STORED DATA:
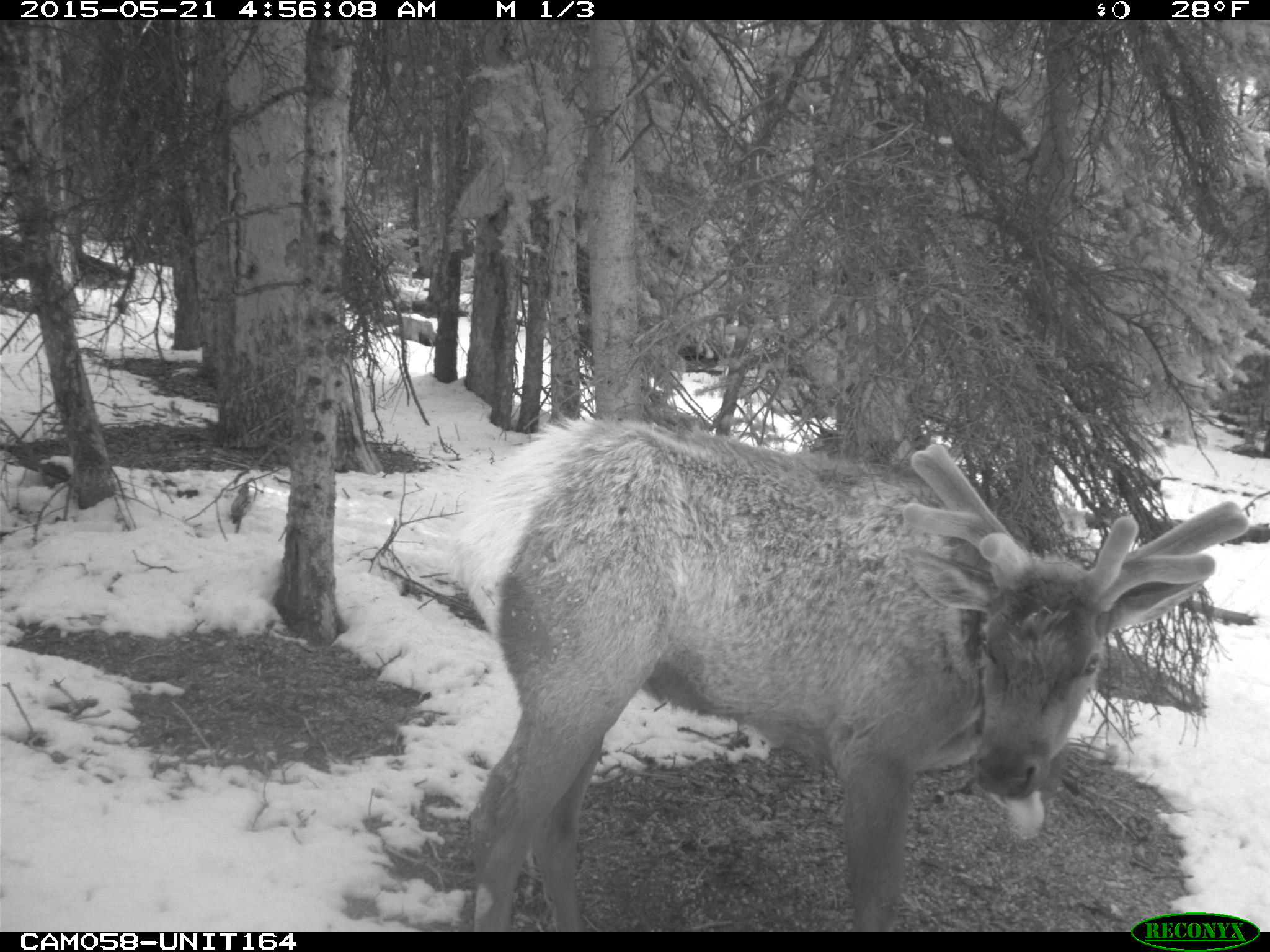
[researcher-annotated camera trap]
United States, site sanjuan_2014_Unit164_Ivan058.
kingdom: Animalia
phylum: Chordata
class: Mammalia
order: Artiodactyla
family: Cervidae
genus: Cervus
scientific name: Cervus elaphus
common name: red deer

GOAL OF THE EXERCISE: You are asked to output the records precisely as they appear, minus any pictures.

ANSWER SECTION:
[researcher-annotated camera trap]
United States, site sanjuan_2014_Unit164_Ivan058.
kingdom: Animalia
phylum: Chordata
class: Mammalia
order: Artiodactyla
family: Cervidae
genus: Cervus
scientific name: Cervus elaphus
common name: red deer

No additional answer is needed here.